Randomists, who are often dogmatic atheists, have gotten around this “problem” by proposing “the multiverse,” a speculative and intellectually dishonest theory that upholds randomness by maintaining our universe is but one of an infinite number of universes, the one that by chance we happen to have evolved in.
Randomists seem to fear that an acknowledgment of a fine-tuned universe (‘uni’ means one) implies that there must be a Great Designer, a Creator God that set the whole shebang in motion. However just as the laws of the universe are intrinsic, the intelligence imbuing the universe is immanent. No separate agency is necessary.
Dialogue, as I propose it, means finding the truth of things, such as randomness and God, through questioning together.
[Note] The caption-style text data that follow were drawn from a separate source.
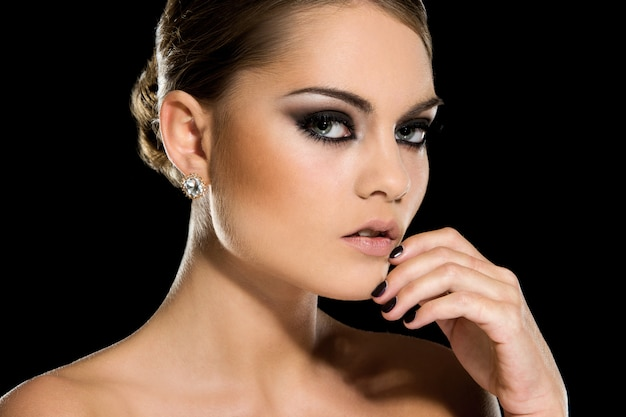 美しい顔を持つ豪華な女の子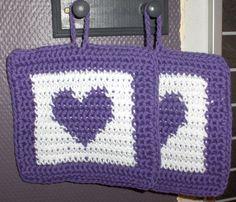 crocheted potholders, heart pot holder, crochet pot holder, christmas pot holder by Hildescrochetshop on Etsy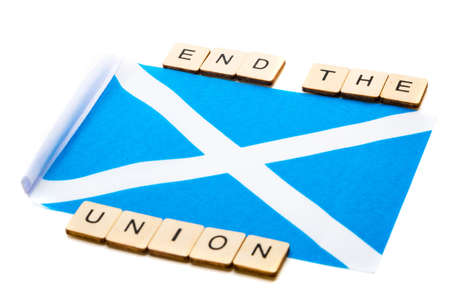 The national flag of Scotland, the Saltaire or cross of St Andrews on a white background with a sign reading End The Union Banque d'images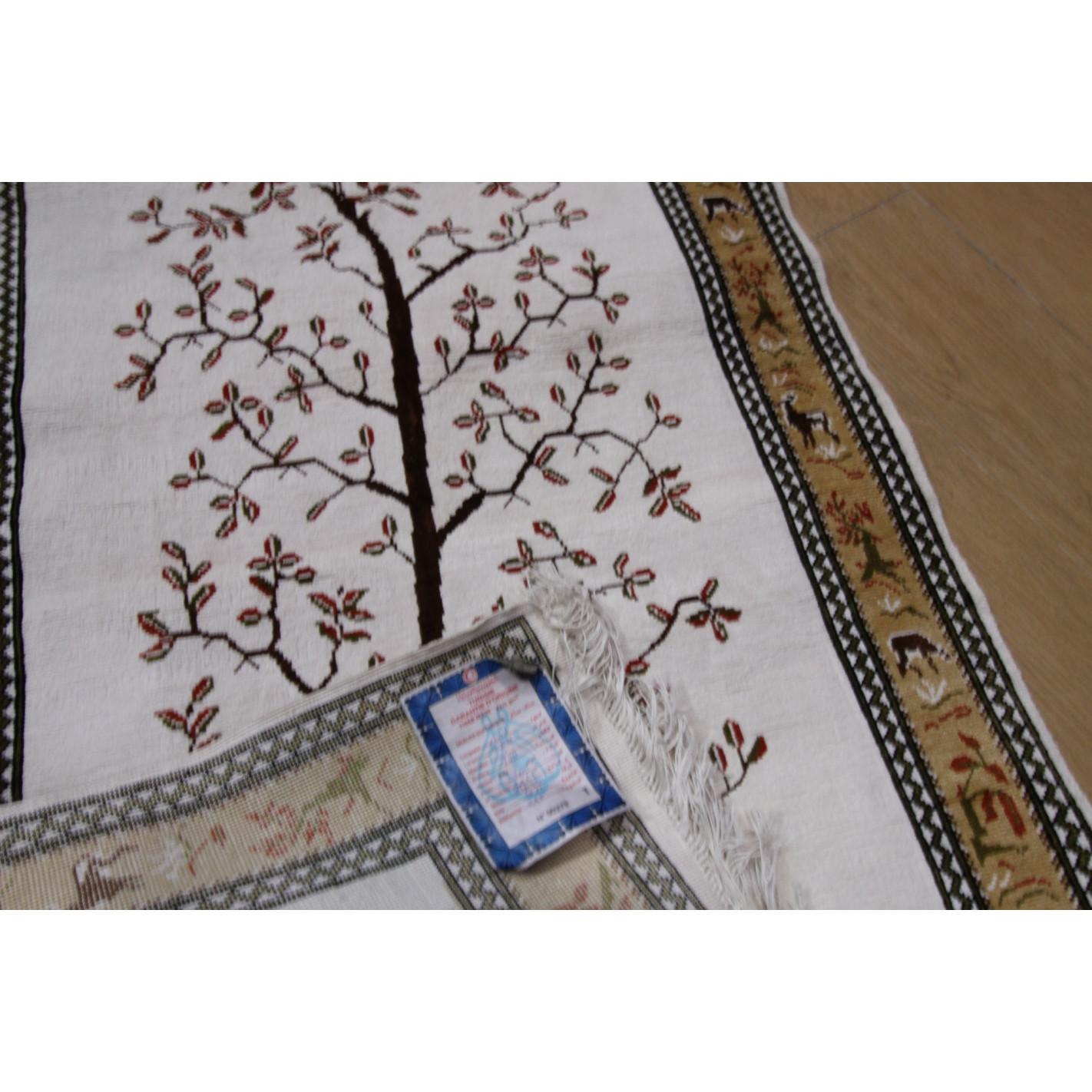 tapis soie beige et blanc avec motif arbre. Black Bedroom Furniture Sets. Home Design Ideas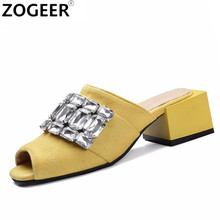 2017 Summer Leisure Square Medium Heel Slippers Fashion Luxury Crystal Sandals Flock Slides Causal Flip flops Beach Shoes Woman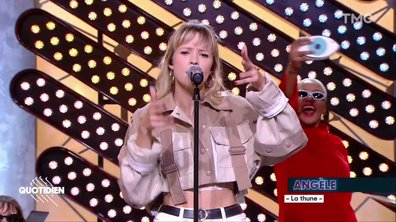 """Angèle : """"La Thune"""" en live pour Quotidien"""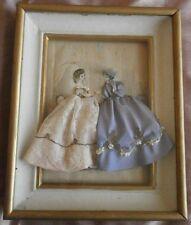 La mode illustrée gravure XIXème Cadre années 50 robe cousue broderie dentelle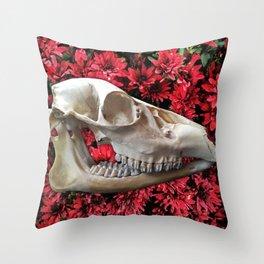 Cama de Flores Throw Pillow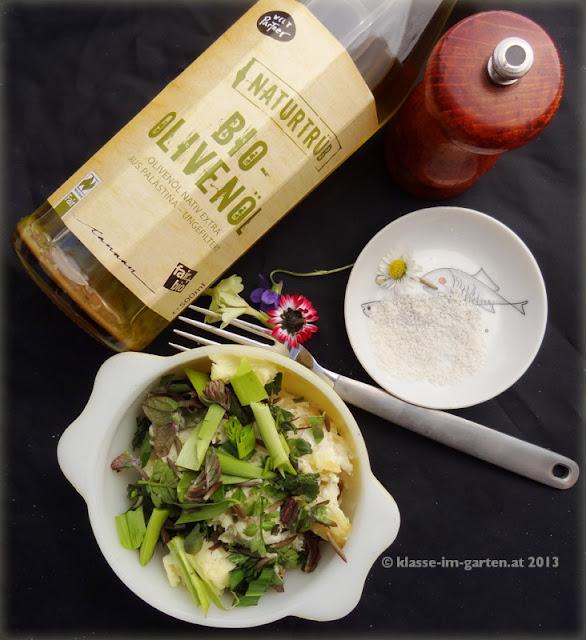 Pastinaken-Zellerpüree, die zerkleinerten Kräuter, gemischt mit Olivenöl, Salz, Pfeffer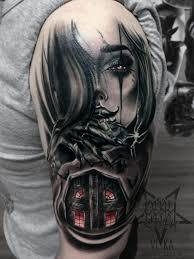 девушка и страшный дом художественная татуировка на плече сделать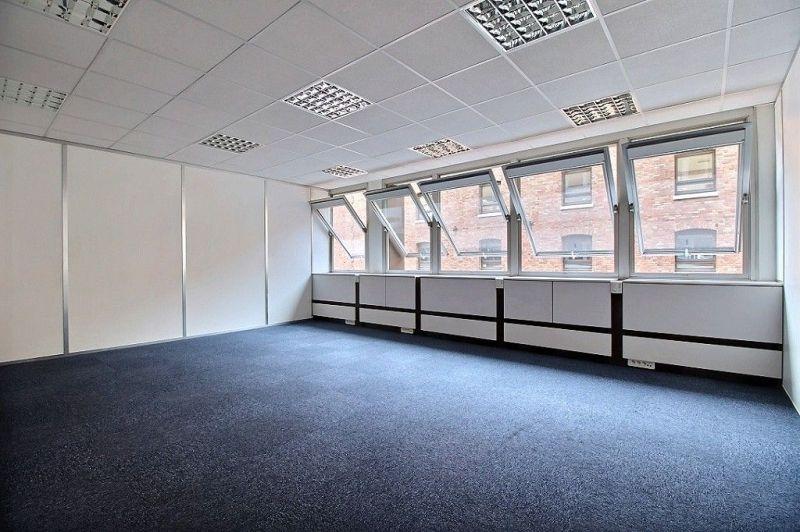Location bureaux paris 75019 391m2 for Location bureau 13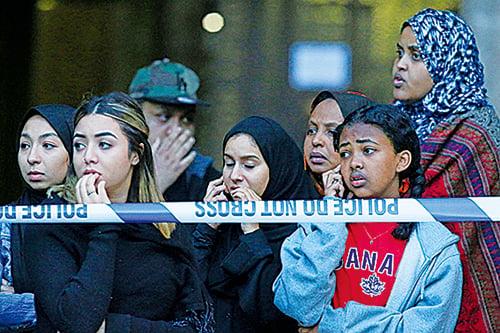 警方在現場架起封鎖線,外界一度揣測大廈有坍塌風險。(Getty Images)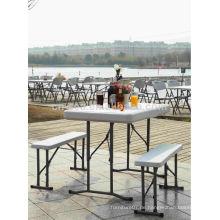 Im Freien verwendetes Plastikfaltender Bier-Tisch mit den Bänken befestigt
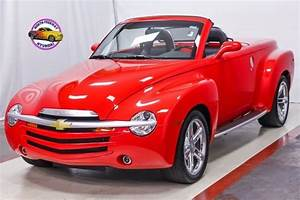2005 Chevrolet Ssr 6 0l V8 Chrome Wheels Carpeted Bed W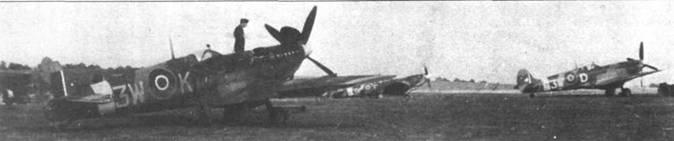 «Голландская» 322-я эскадрилья формировалась в Хорнчарче в июне 1943г., ее ядром послужил личный состав 167-й эскадрильи. 31 декабря 1944г. эскадрилья перебазировалась на освобожденную территорию Нидерландов. Сначала эскадрилья базировалась в Вюнсдрехте (именно здесь скорее всего сделана фотография). На снимке — «Спитфайр» Mk IX из 322-й эскадрильи.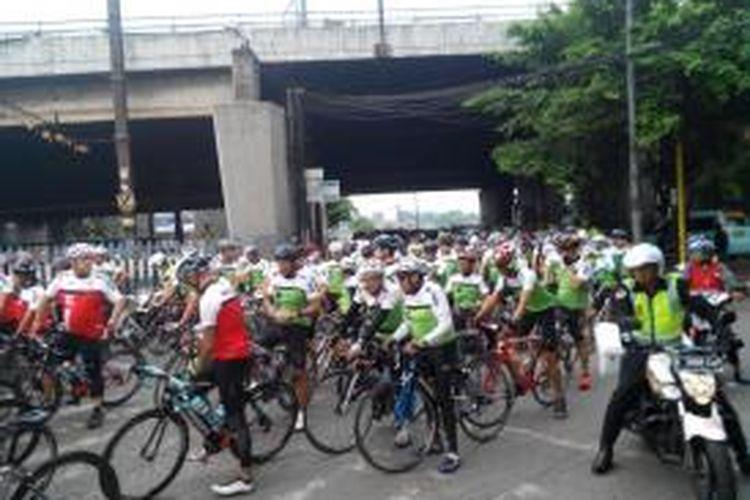 Ratusan pesepeda ramaikan ulang tahun Komunitas Sepeda Milagro keempat, Sabtu (15/11/2014)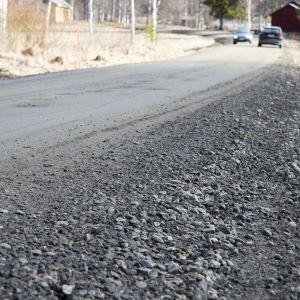 Laitilanniemen yksityistie Leppävirran Kotalahdella Pohjois-Savossa.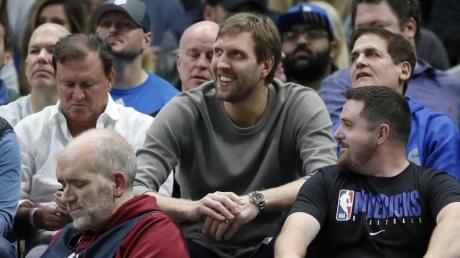 Mittlerweile unter den Zuschauern und nicht mehr auf dem Basketball-Court: Dirk Nowitzki.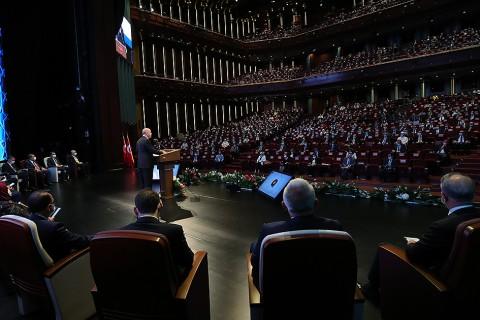 21 Temmuz 2020 | Cumhurbaşkanı Recep Tayyip Erdoğan, Beştepe Millet Kongre ve Kültür Merkezi'nde düzenlenen Cumhurbaşkanlığı Hükümet Kabinesi 2 Yıllık Değerlendirme Toplantısı'nda katılımcılara hitap etti.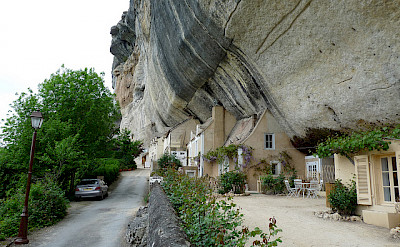 Homes built into caves in Les Eyzies, France. Flickr:keskyle70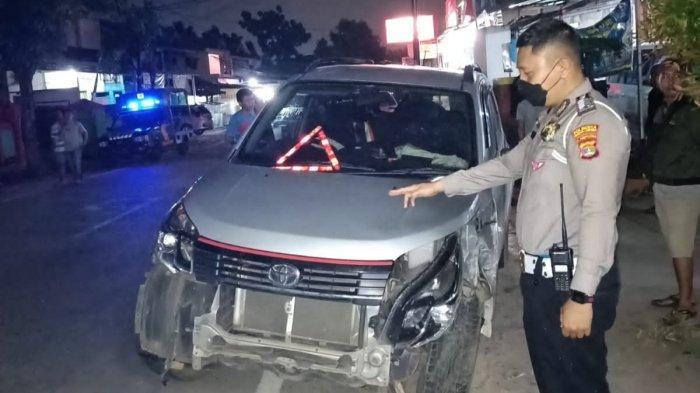 Hindari Motor, Dua Unit Mobil Toyota Rush Tabrakan di Bandar Lampung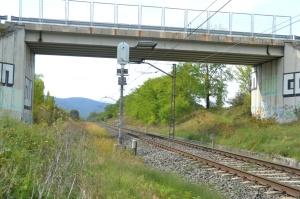 Puente cerca de Iturmendi. Previsto desdoblamiento de la vía a la izquierda.
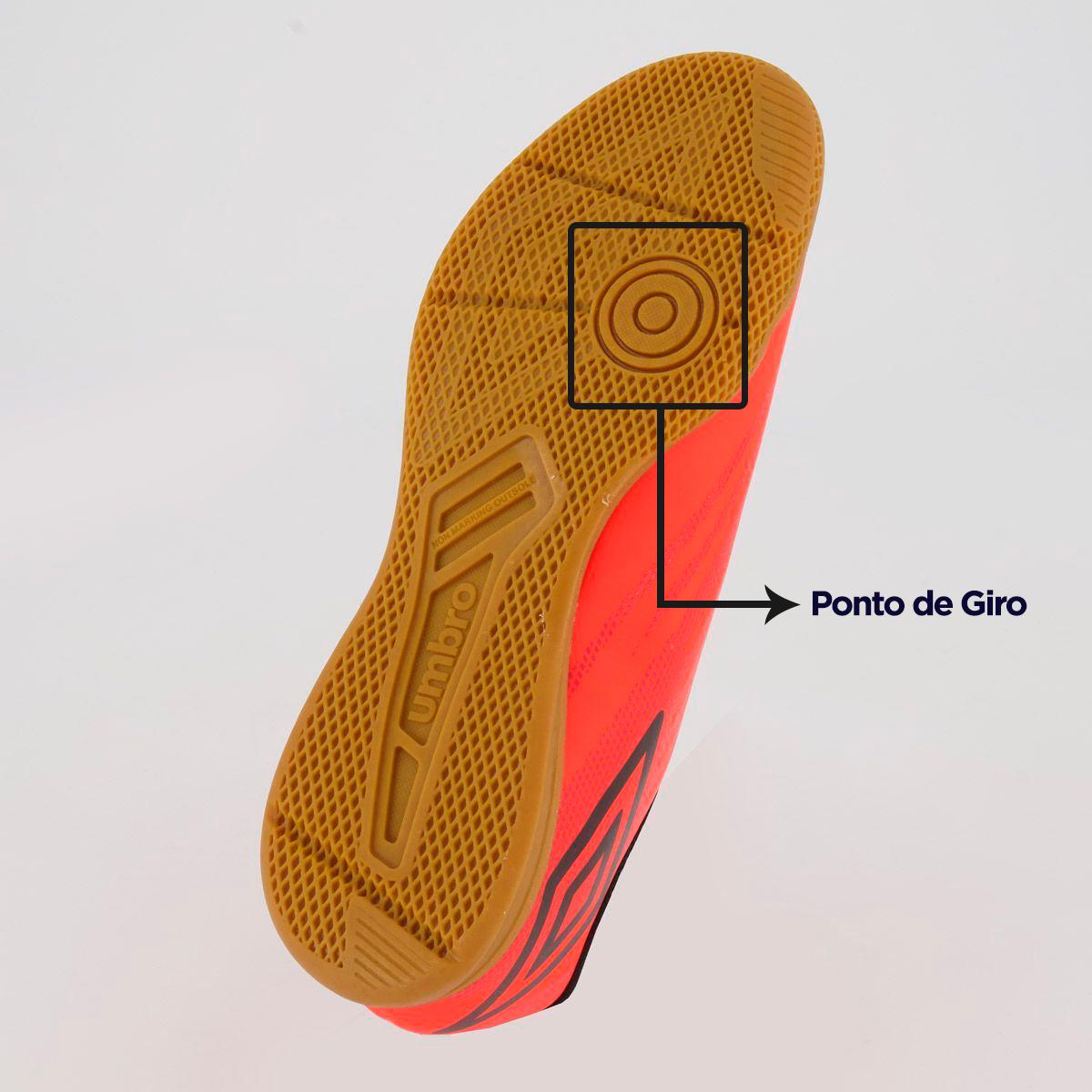 Como escolher uma chuteira de futsal com ponto de giro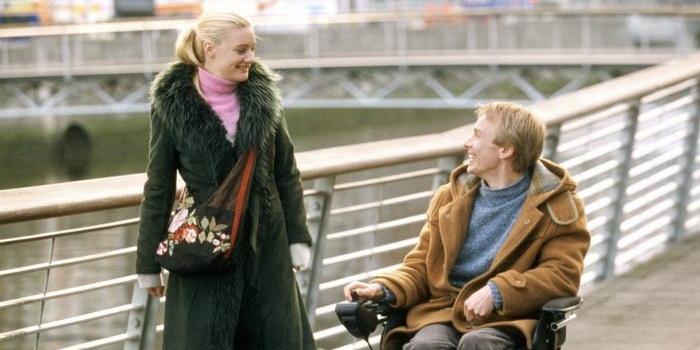 Кадр из фильма Спеши любить (2002)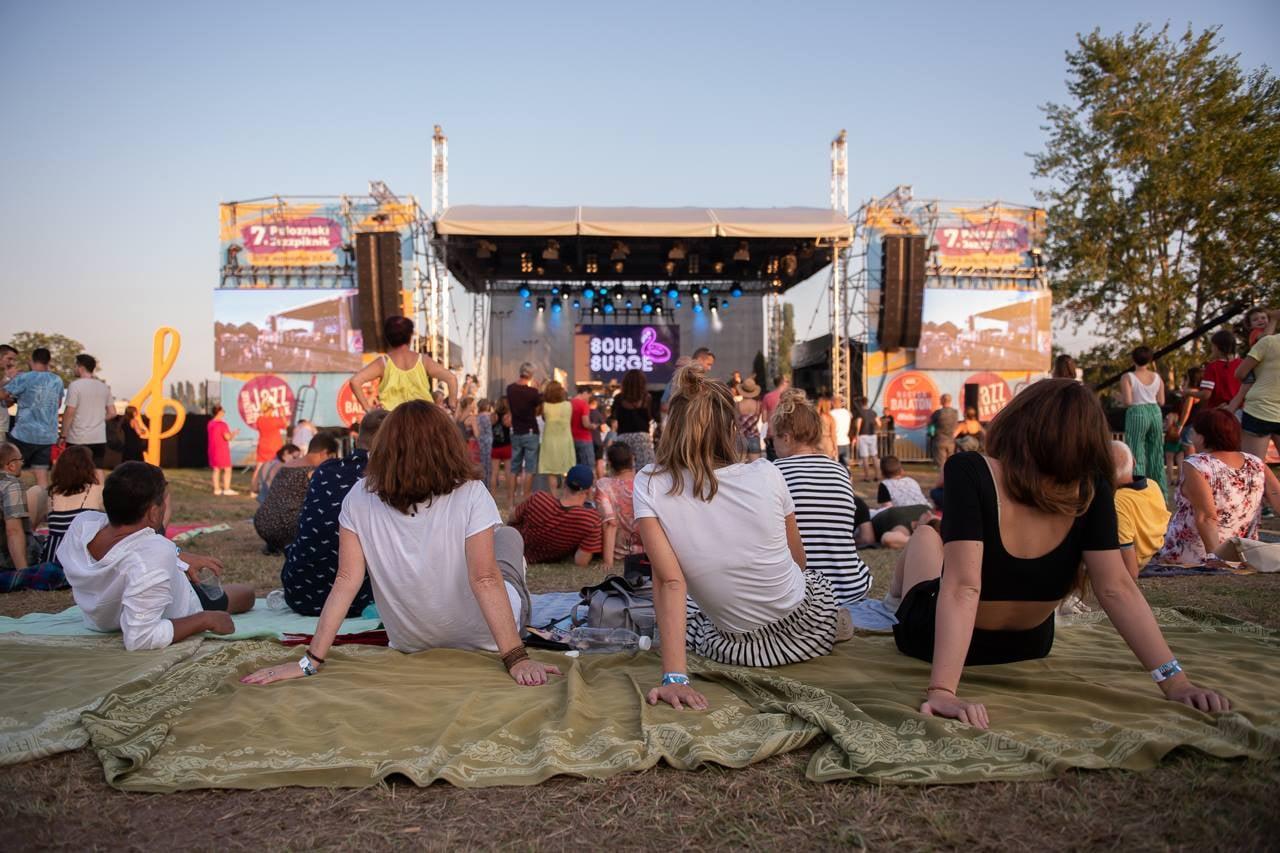 Fűben fetrengős fesztiválhangulattal vár idén nyáron is a Paloznaki Jazzpiknik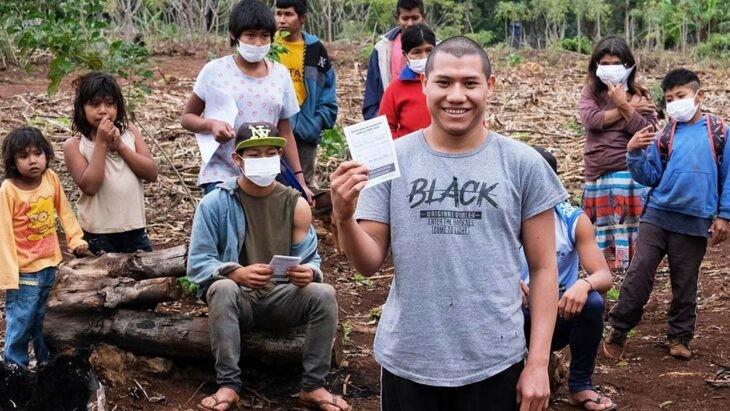 Vacunar en Pozo Azul, la entraña de la tierra roja misionera, donde vive el pueblo mbyá guaraní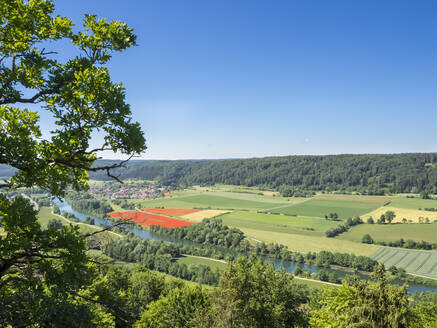 Germany, Bavaria, Clear sky over countryside fields of Altmuhltal - HUSF00176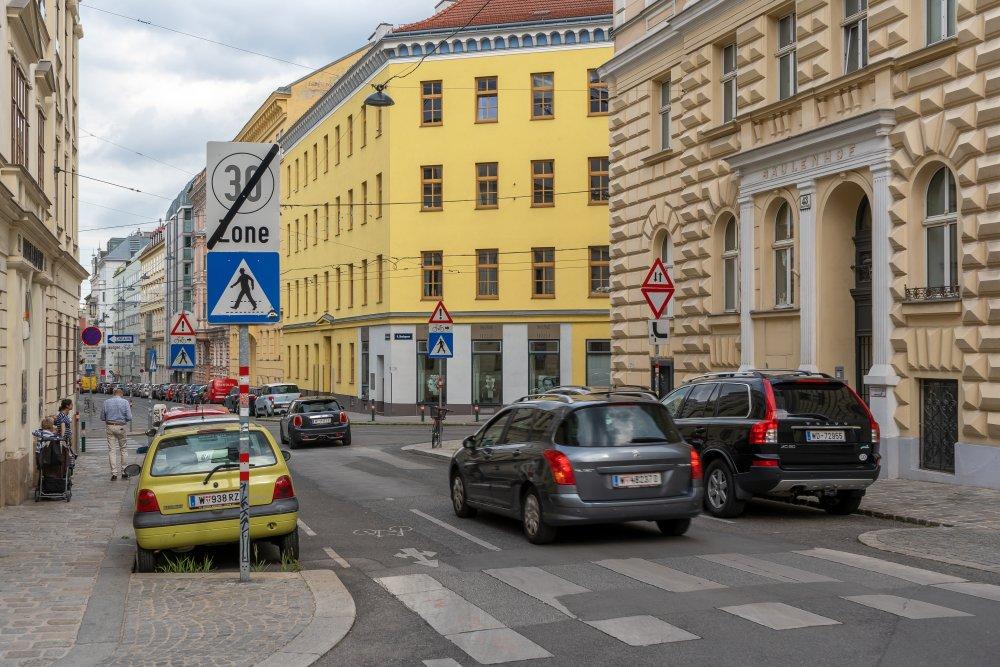 Autos in der Laudongasse, Skodagasse, Wien-Josefstadt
That was too much for the tea and dialogue fellow, a rock-ribbed individualist who believes there is only “my perspective” vs. “your perspective.”
When I pointed out that such a worldview means that there is no such thing as truth (without implying objective, fixed truth), he ended the dialogue with an individualist’s circularity: “How do I know if the truth I’m seeing actually agrees with someone else’s?”
I responded that shared insight into ever-changing truth isn’t a matter of agreement or disagreement, which flows from the false idea that we’re separate individuals.
He then indicated he didn’t want to talk again. Rigid beliefs aren’t just held by believers.